#### [Task to carry out]
Present the material below as a Markdown table with the columns Row and Line, one numbered row per line. Omit blank lines and the pictures.

════════

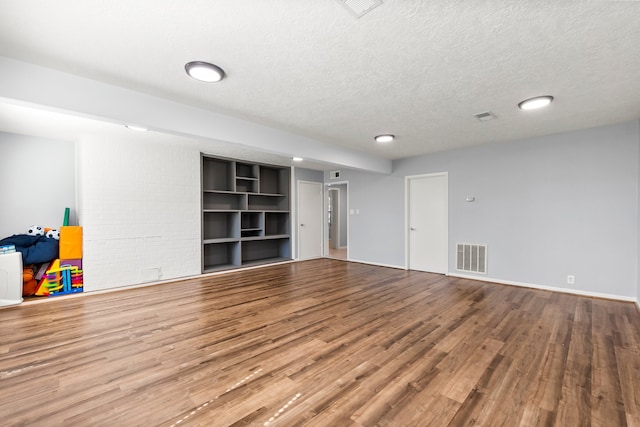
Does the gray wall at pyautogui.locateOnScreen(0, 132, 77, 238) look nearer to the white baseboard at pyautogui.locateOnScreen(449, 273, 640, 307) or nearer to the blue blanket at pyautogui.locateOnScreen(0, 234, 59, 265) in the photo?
the blue blanket at pyautogui.locateOnScreen(0, 234, 59, 265)

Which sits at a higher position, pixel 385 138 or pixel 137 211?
pixel 385 138

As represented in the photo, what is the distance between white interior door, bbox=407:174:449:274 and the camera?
5.58 metres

════════

#### [Solution to the problem]
| Row | Line |
|---|---|
| 1 | Does the gray wall at pyautogui.locateOnScreen(0, 132, 77, 238) look nearer to the white baseboard at pyautogui.locateOnScreen(449, 273, 640, 307) or nearer to the blue blanket at pyautogui.locateOnScreen(0, 234, 59, 265) in the photo? |
| 2 | the blue blanket at pyautogui.locateOnScreen(0, 234, 59, 265) |
| 3 | Which sits at a higher position, pixel 385 138 or pixel 137 211? |
| 4 | pixel 385 138 |
| 5 | As represented in the photo, what is the distance between white interior door, bbox=407:174:449:274 and the camera? |
| 6 | 5.58 metres |